Benchmark Times for FLYING DIANE

  • Elite: <5:00
  • Advanced: 5:30-6:30
  • Intermediate: 7:30-9:00
  • Beginner: >18:00

Training Focus

This workout develops the following fitness attributes:

  • Stamina (8/10): High volume of pulling movements (HSPUs and muscle ups) combined with deadlifts will severely tax upper body and posterior chain muscular endurance.
  • Strength (7/10): Heavy deadlifts at 225/155 require significant strength, while HSPUs and muscle ups demand high relative strength-to-bodyweight ratios.
  • Flexibility (6/10): HSPUs require excellent shoulder mobility, muscle ups demand thorough shoulder and hip flexibility, deadlifts need posterior chain mobility.
  • Power (6/10): Muscle ups are highly explosive movements requiring significant power generation, while HSPUs have moderate power demands during the press.
  • Endurance (4/10): The descending rep scheme and high-skill movements create moderate cardiovascular demand, but rest periods between sets limit pure aerobic stress.
  • Speed (3/10): Technical complexity of muscle ups and HSPUs limits cycling speed; focus is more on completing reps than rapid transitions.

Movements

  • Deadlift
  • Bar Muscle-Up
  • Handstand Push-Up

Benchmark Notes

This workout follows a 15-9-6 rep scheme with deadlifts (225/155), handstand push-ups, and bar muscle-ups - totaling 30 reps per movement across 3 rounds. I'll analyze this round by round: Round 1 (15 reps each): Deadlifts at 225# will take ~2.5 sec/rep = 37.5 sec. HSPUs in a complex workout take ~8-10 sec/rep = 120-150 sec. Bar muscle-ups take ~4-5 sec/rep = 60-75 sec. With transitions (~10 sec each), Round 1 = ~240-290 sec. Round 2 (9 reps each): Deadlifts with fatigue = ~25 sec. HSPUs breaking into smaller sets = ~90-110 sec. Bar muscle-ups = ~40-50 sec. With transitions, Round 2 = ~165-195 sec. Round 3 (6 reps each): Deadlifts = ~17 sec. HSPUs = ~60-75 sec. Bar muscle-ups = ~28-35 sec. With transitions, Round 3 = ~115-135 sec. Total estimated time: 520-620 sec for elite athletes. This workout is most similar to Amanda (9-7-5 ring muscle-up + squat snatch 135/95) which has L10: 420-480 sec, L5: 720-840 sec, L1: 1080-1380 sec. However, this workout has heavier deadlifts (225 vs 135 snatch), more challenging HSPUs vs snatches, and bar muscle-ups which are faster than ring muscle-ups but still highly technical.
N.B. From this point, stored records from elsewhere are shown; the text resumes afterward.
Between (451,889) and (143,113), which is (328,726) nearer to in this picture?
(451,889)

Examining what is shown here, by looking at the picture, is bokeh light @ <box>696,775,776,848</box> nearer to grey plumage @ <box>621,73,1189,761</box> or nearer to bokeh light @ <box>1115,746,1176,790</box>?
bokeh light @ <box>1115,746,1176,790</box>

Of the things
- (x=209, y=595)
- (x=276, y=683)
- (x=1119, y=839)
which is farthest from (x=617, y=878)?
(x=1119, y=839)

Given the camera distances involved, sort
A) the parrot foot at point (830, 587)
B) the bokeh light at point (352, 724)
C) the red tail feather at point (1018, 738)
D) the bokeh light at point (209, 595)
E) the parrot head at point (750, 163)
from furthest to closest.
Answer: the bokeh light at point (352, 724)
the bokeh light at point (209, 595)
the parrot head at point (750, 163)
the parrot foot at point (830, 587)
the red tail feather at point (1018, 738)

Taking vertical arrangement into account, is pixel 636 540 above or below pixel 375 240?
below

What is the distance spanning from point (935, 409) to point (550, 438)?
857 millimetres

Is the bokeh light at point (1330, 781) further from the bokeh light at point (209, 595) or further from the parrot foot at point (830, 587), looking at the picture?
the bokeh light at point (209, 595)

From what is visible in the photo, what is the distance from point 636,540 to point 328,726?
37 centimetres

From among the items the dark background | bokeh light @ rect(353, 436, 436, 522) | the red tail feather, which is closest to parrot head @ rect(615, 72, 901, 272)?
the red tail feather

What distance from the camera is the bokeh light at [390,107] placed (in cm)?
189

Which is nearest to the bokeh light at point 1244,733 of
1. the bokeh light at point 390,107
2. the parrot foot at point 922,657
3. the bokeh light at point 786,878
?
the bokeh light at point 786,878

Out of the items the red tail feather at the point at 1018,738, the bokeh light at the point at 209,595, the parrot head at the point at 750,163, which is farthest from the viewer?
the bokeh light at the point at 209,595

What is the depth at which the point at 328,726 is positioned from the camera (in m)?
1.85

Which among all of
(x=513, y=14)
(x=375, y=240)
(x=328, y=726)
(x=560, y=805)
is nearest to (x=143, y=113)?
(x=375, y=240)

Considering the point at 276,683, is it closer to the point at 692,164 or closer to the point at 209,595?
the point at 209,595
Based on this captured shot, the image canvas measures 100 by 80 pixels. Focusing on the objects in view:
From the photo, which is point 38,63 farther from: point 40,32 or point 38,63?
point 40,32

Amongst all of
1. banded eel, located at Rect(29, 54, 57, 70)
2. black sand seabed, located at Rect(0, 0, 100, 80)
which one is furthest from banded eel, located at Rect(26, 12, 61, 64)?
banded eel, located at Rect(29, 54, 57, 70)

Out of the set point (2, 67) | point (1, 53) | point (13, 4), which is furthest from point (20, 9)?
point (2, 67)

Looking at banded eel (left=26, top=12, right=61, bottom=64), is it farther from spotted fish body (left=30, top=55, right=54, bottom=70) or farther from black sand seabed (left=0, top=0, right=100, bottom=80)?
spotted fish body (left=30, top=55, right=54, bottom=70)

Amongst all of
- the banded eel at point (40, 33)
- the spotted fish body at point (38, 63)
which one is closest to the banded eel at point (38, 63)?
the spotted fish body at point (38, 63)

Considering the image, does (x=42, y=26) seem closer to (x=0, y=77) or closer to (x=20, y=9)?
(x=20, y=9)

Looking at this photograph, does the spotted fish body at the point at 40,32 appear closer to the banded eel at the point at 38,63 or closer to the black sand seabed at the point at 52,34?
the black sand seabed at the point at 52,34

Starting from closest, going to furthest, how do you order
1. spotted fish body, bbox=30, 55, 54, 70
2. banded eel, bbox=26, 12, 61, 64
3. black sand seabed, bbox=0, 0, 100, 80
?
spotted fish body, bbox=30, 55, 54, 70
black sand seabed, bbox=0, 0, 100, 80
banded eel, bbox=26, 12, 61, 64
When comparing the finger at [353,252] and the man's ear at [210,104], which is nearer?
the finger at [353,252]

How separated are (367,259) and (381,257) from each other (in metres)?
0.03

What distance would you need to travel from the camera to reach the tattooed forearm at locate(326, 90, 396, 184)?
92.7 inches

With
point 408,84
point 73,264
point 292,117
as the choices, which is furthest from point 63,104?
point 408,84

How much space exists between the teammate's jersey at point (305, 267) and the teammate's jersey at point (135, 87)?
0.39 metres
The 15-9-6 scheme also has more total reps (30 vs 21 per movement). Given the increased volume and technical complexity, I'm scaling Amanda upward by approximately 25-30%. This gives us L10: 300-330 sec, L5: 540 sec, L1: 1080 sec. Final targets - L10: 300 sec (5:00), L5: 540 sec (9:00), L1: 1080 sec (18:00)

Modality Profile

3 movements total: Deadlift (W), Handstand Push-Up (G), Bar Muscle-Up (G). Two gymnastics movements (67%) and one weightlifting movement (33%).

Training Profile

AttributeScoreExplanation
Endurance4/10The descending rep scheme and high-skill movements create moderate cardiovascular demand, but rest periods between sets limit pure aerobic stress.
Stamina8/10High volume of pulling movements (HSPUs and muscle ups) combined with deadlifts will severely tax upper body and posterior chain muscular endurance.
Strength7/10Heavy deadlifts at 225/155 require significant strength, while HSPUs and muscle ups demand high relative strength-to-bodyweight ratios.
Flexibility6/10HSPUs require excellent shoulder mobility, muscle ups demand thorough shoulder and hip flexibility, deadlifts need posterior chain mobility.
Power6/10Muscle ups are highly explosive movements requiring significant power generation, while HSPUs have moderate power demands during the press.
Speed3/10Technical complexity of muscle ups and HSPUs limits cycling speed; focus is more on completing reps than rapid transitions.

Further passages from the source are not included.